Emissions pricing

Climate change is caused by greenhouse gas (carbon dioxide, methane, and others) being emitted into the atmosphere. The fact that the emitters are not charged is “the greatest market failure that the world has seen”, as Sir Nicholas Stern put it. In addition, emissions of local pollutants (SOX,NOx, particular matter) rank high on the list of most pressing policy problems in many parts of the world, in particular in many of the megacities in fast-growing developing and emerging economies. While the consequences of the two classes of emissions are different – global long-term climate change vs. local health impacts – the solution might be the same: incentives-based regulation – putting a price tag on emissions – has been for long advocated by economists as an efficient means to address this problem. However, putting emission pricing into practice has turned out to be difficult. The purpose of this class is to understand why.

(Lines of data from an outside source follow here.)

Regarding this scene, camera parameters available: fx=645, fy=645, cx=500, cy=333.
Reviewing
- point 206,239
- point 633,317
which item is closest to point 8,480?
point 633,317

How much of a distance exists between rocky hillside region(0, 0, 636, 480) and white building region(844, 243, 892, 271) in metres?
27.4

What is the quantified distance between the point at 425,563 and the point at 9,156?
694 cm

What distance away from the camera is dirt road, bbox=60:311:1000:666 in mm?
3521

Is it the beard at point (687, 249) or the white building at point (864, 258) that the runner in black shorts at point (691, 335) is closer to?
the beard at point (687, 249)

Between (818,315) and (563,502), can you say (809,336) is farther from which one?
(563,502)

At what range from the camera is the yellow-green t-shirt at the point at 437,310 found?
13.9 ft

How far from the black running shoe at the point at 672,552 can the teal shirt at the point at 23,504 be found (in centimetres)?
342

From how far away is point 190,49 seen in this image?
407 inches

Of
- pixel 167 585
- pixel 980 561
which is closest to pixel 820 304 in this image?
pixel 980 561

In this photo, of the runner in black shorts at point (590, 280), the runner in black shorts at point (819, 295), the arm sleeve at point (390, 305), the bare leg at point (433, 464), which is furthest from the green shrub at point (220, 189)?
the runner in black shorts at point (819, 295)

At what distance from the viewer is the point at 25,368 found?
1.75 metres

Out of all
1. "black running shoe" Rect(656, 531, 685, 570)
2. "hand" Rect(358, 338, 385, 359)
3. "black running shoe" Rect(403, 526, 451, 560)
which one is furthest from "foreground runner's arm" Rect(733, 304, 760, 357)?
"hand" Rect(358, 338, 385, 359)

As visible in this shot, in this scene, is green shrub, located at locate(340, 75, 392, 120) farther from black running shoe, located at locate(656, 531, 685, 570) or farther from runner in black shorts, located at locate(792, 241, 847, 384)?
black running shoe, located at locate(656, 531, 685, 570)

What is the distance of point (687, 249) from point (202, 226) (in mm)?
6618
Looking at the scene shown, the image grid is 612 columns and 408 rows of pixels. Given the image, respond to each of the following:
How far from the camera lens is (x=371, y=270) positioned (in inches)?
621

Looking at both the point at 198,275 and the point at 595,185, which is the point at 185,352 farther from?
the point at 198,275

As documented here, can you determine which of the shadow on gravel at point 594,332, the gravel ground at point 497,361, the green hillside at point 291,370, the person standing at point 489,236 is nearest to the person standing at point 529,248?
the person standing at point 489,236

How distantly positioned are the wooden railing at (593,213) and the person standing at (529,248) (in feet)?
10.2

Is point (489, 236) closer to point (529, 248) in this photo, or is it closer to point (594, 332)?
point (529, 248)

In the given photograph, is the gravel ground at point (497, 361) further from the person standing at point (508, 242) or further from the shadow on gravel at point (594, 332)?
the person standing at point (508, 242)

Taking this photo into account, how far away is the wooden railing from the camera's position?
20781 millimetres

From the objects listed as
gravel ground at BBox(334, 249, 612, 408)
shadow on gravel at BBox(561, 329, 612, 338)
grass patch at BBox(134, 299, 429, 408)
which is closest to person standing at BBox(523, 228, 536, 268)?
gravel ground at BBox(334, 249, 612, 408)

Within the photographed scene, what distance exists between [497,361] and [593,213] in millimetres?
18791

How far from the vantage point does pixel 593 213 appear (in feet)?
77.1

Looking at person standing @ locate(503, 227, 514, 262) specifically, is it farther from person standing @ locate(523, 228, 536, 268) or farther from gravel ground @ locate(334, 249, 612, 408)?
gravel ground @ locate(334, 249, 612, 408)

This class provides a comprehensive overview of the theory and, more important, the political practice of pricing emissions. This is an advanced course that provides a deep-dive in a narrow, but technical and complex topic. The objective of this class is to equip students with the theoretical and empirical understanding needed to implement carbon pricing schemes in practice.

The class starts with two sessions on the environmental economics theory and rational of pricing emissions. The rest of the class will focus on topics and issues that have turned out to be crucial in the implementation of real-world emission pricing schemes: the intertemporal nature of trading schemes, the political economy of initial allowance allocation, international and inter-sectoral carbon leakage, and the (im)possibility to implement sensible national emission policies for countries that are part of international trading systems. The focal point of these discussions will be the largest trading scheme in the world: the EU Emission Trading Scheme for greenhouse gases. In the second half of the course, we will study some other of the successful and less successful approaches to emission pricing, including the U.S. SOX and NOx emissiontrading schemes, and GHG gas cap and trade schemes in California, China and British Colombia.